Consider the examples in Figure 5 below, which uses the same hypothetical $250 billion bank mentioned previously. After migrating from an on-premises computing environment to a cloud environment, the bank successfully reduced its capital charge calculations by 4%. There are many other assumptions which could affect the net reduction, however, the logic behind the capital charge reduction is clear.
Figure 5. Below shows the potential risk mitigation and impact of moving to the cloud for a hypothetical $250 billion bank, based on CCAR loss estimates and RWA for capital.
Stress Testing a Technology Project
There are numerous factors that go into selecting a technology project, however, quantifying resilience as a component of the project selection is not a common consideration. For most organizations, it is a challenge to contemplate the outcome of a project against desired resilience risk reduction. It is also a challenge to validate the success of the project against baseline estimates of the resilience risk reduction versus the anticipated reduction.

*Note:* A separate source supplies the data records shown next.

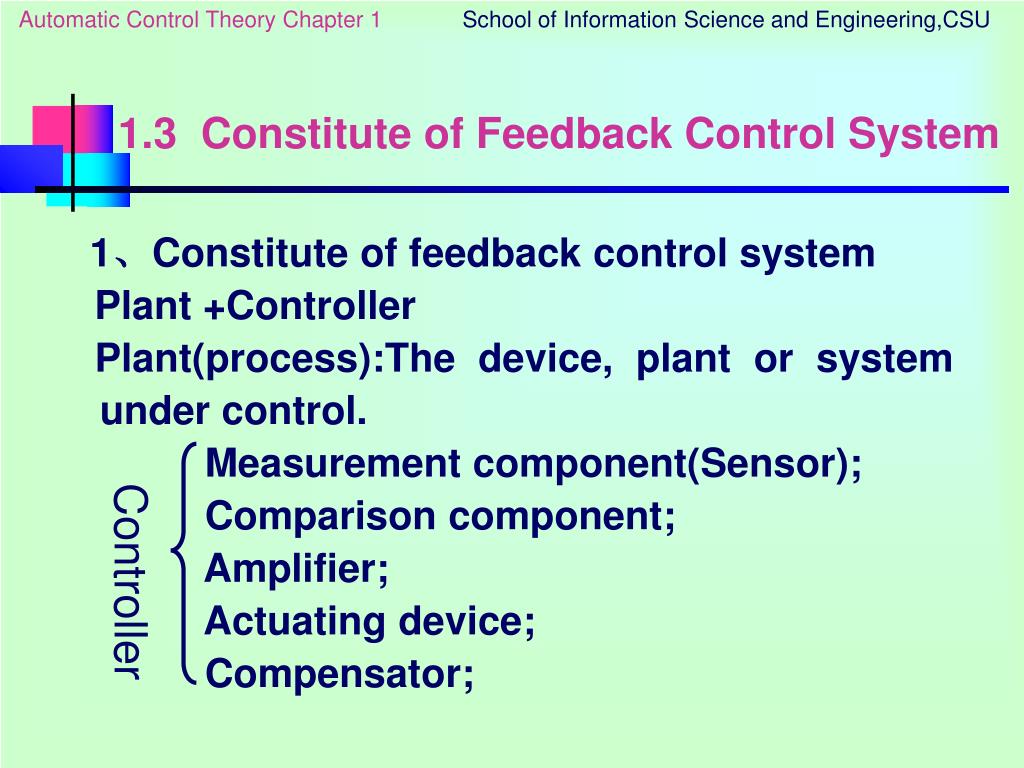 Automatic Control Theory Chapter 1

School of Information Science and Engineering,CSU

1.3 Constitute of Feedback Control System

1、Constitute of feedback control system

Plant +Controller

Plant(process):The device, plant or system under control.

Controller

Measurement component(Sensor);
Comparison component;
Amplifier;
Actuating device;
Compensator;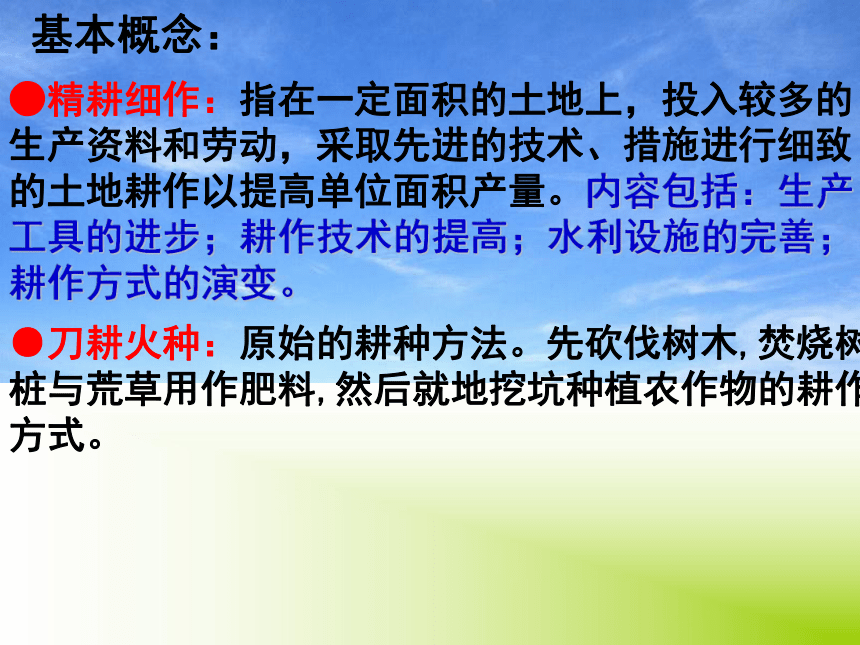 基本概念：

●精耕细作：指在一定面积的土地上，投入较多的生产资料和劳动，采取先进的技术、措施进行细致的土地耕作以提高单位面积产量。内容包括：生产工具的进步；耕作技术的提高；水利设施的完善；耕作方式的演变。

●刀耕火种：原始的耕种方法。先砍伐树木，焚烧树桩与荒草用作肥料，然后就地挖坑种植农作物的耕作方式。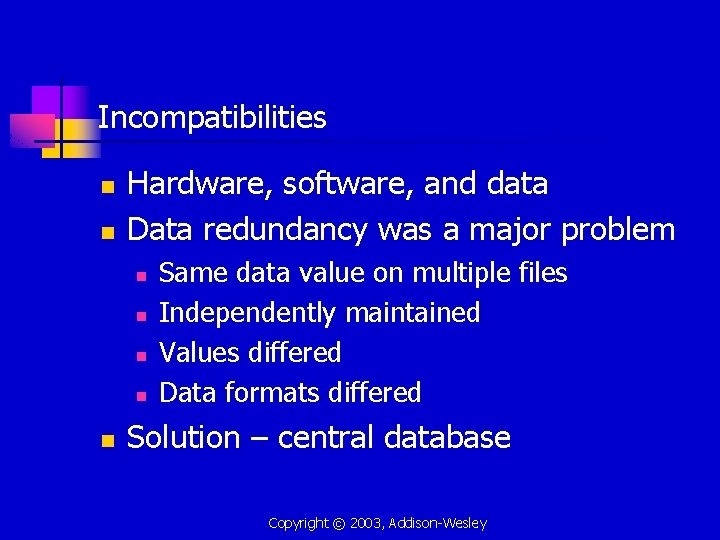 Incompatibilities

- Hardware, software, and data
- Data redundancy was a major problem
  - Same data value on multiple files
  - Independently maintained
  - Values differed
  - Data formats differed
- Solution – central database

Copyright © 2003, Addison-Wesley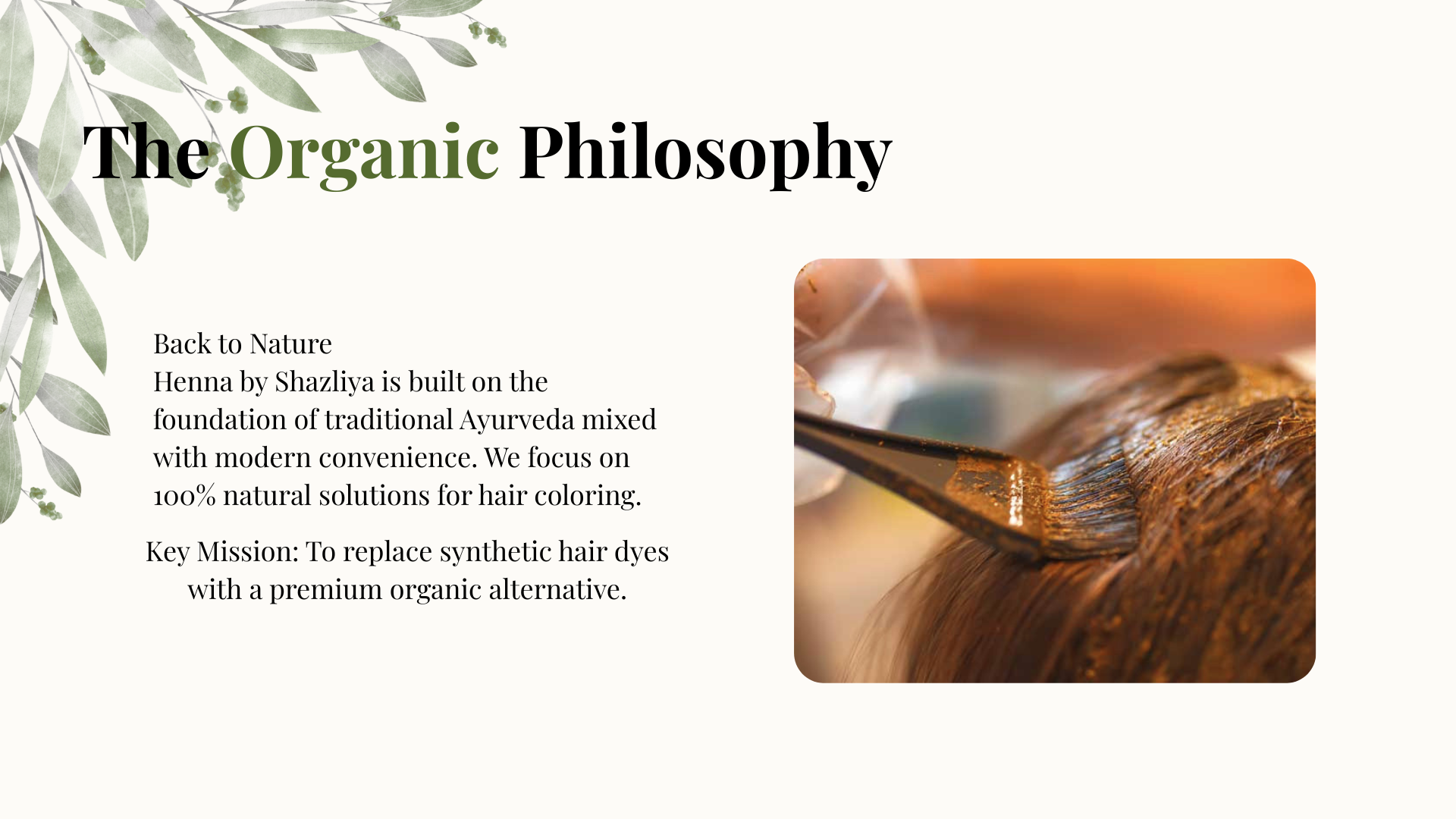 The Organic Philosophy

Back to Nature
Henna by Shazliya is built on the foundation of traditional Ayurveda mixed with modern convenience. We focus on 100% natural solutions for hair coloring.

Key Mission: To replace synthetic hair dyes with a premium organic alternative.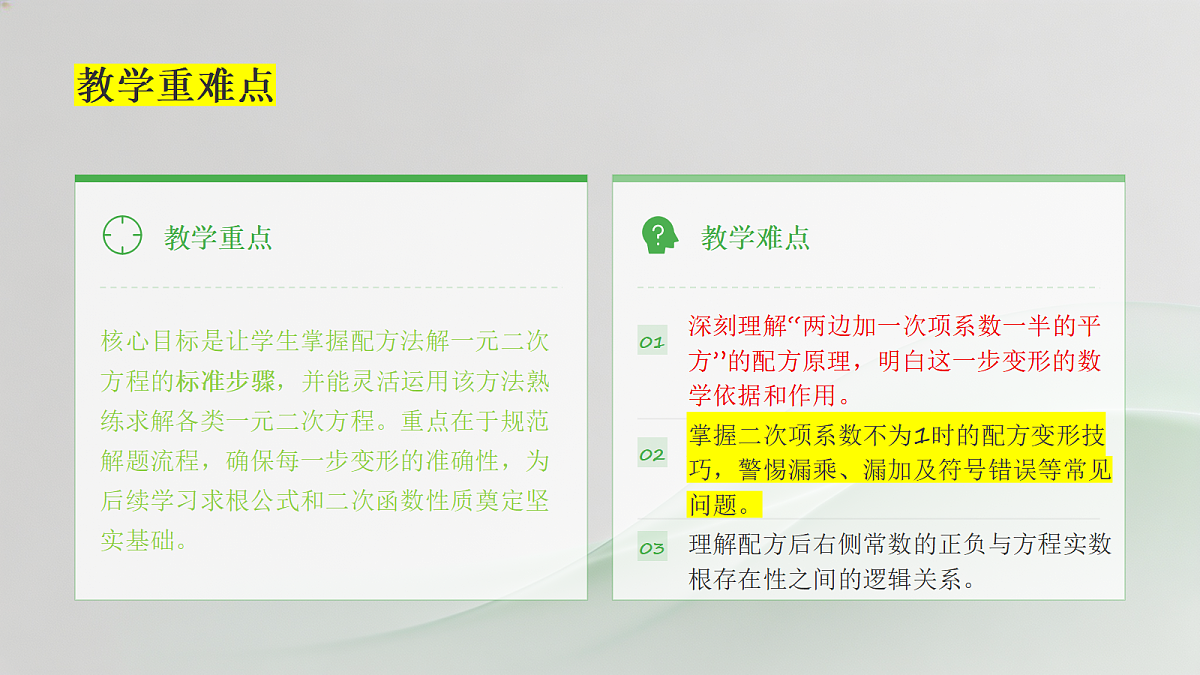 教学重难点

教学重点

核心目标是让学生掌握配方法解一元二次方程的标准步骤，并能灵活运用该方法熟练求解各类一元二次方程。重点在于规范解题流程，确保每一步变形的准确性，为后续学习求根公式和二次函数性质奠定坚实基础。

教学难点

01 深刻理解“两边加一次项系数一半的平方”的配方原理，明白这一步变形的数学依据和作用。

02 掌握二次项系数不为1时的配方变形技巧，警惕漏乘、漏加及符号错误等常见问题。

03 理解配方后右侧常数的正负与方程实数根存在性之间的逻辑关系。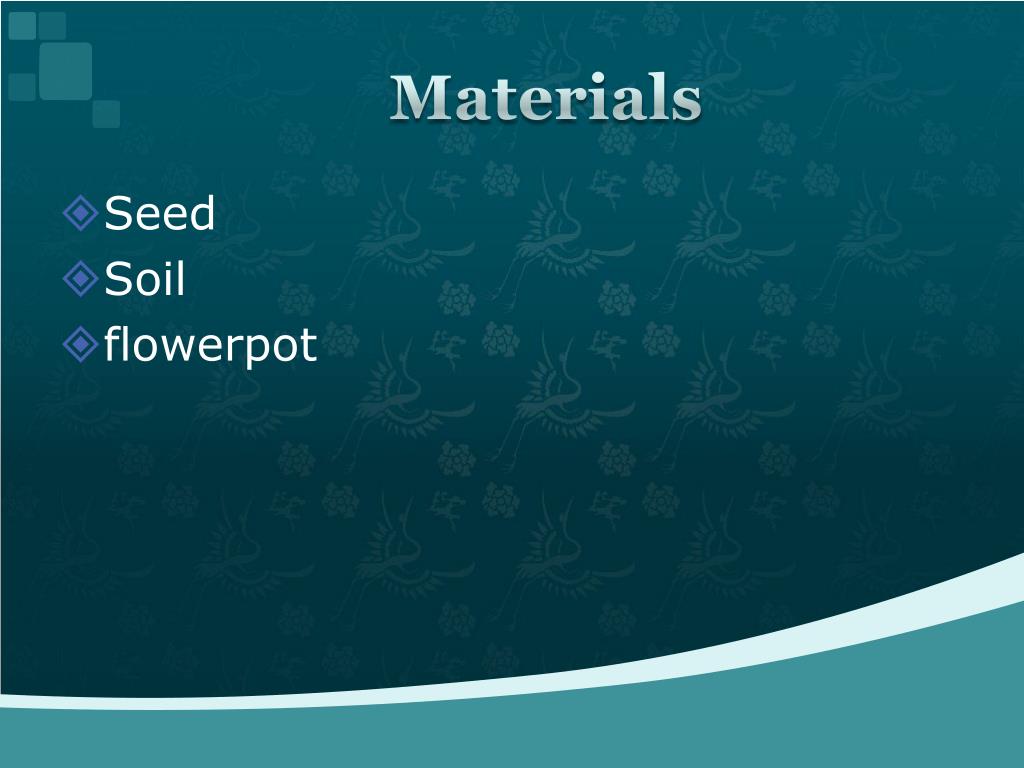 Materials

Seed
Soil
flowerpot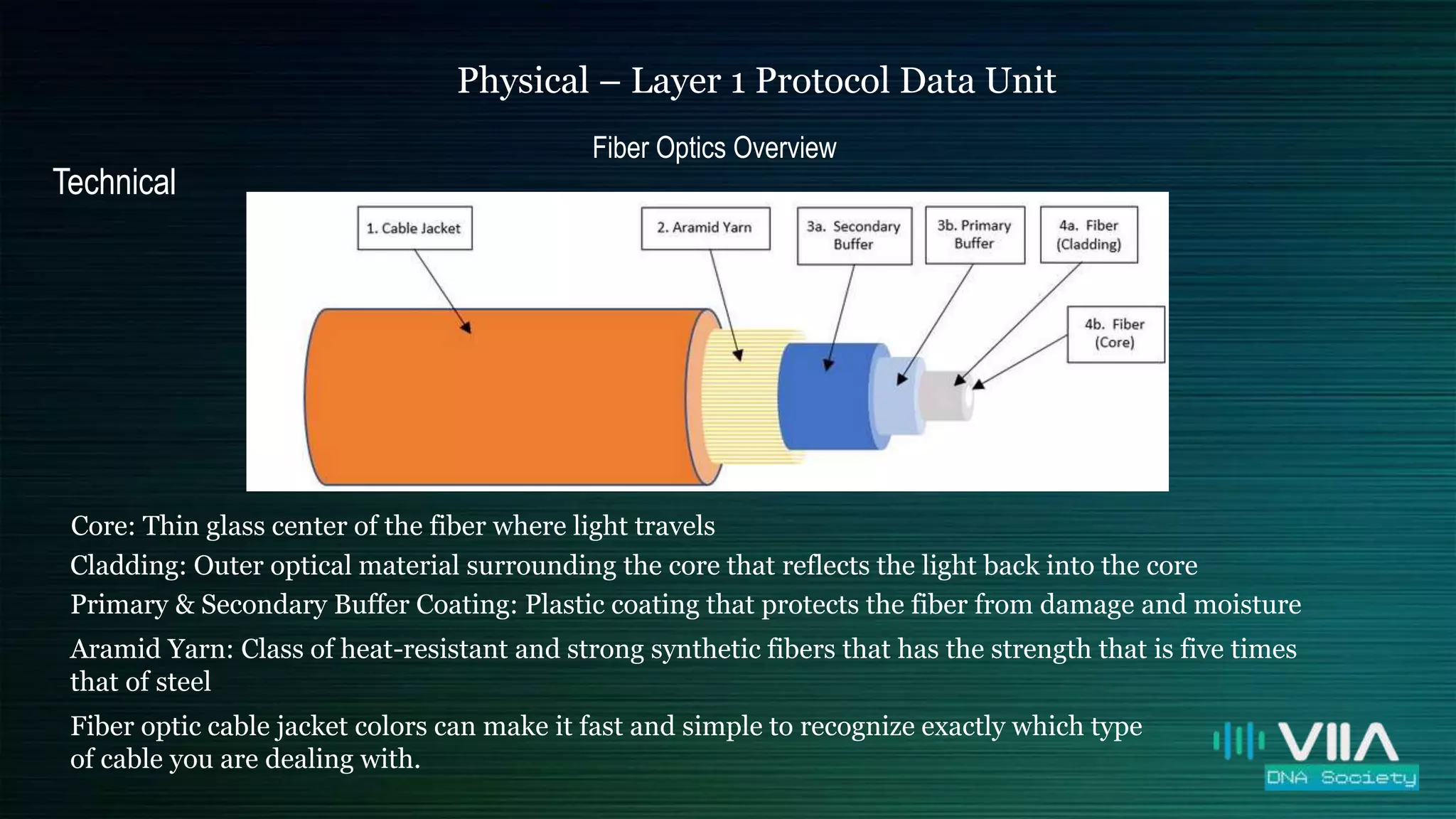 Physical – Layer 1 Protocol Data Unit

Fiber Optics Overview

Technical

1. Cable Jacket

2. Aramid Yarn

3a. Secondary Buffer

3b. Primary Buffer

4a. Fiber (Cladding)

4b. Fiber (Core)

Core: Thin glass center of the fiber where light travels

Cladding: Outer optical material surrounding the core that reflects the light back into the core

Primary & Secondary Buffer Coating: Plastic coating that protects the fiber from damage and moisture

Aramid Yarn: Class of heat-resistant and strong synthetic fibers that has the strength that is five times that of steel

Fiber optic cable jacket colors can make it fast and simple to recognize exactly which type of cable you are dealing with.

VIIA
DNA Society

FAIR allows users to take numerous projects and stress test their anticipated outcomes. The anticipated effect of a technology project can be realized before and after the project is complete, allowing for a more comprehensive view of:
- Project selection
- Project outcome
- Return on investment.
Why it All Matters
Having a process to keep your board well informed about the organization’s level of resilience and how changes to resilience are tracked is critical. It begins with calculating the organization’s initial level of resilience using FAIR and reporting that information to the board. With this information, the board can effectively assess the recovery of the organization or an important business service or process and can understand the related potential downtime and cost assumptions. If and when the board asks what the organization is doing to enhance the resilience of the organization, overlaying the reduction of resilience risk from planned projects will provide a simple but effective visual response to the query. Finally, on an ongoing basis, updating resilience risk from completed projects will re-baseline the overall level of resilience, allowing the board to understand the exposure in time and dollars and any changes in exposure to the firm.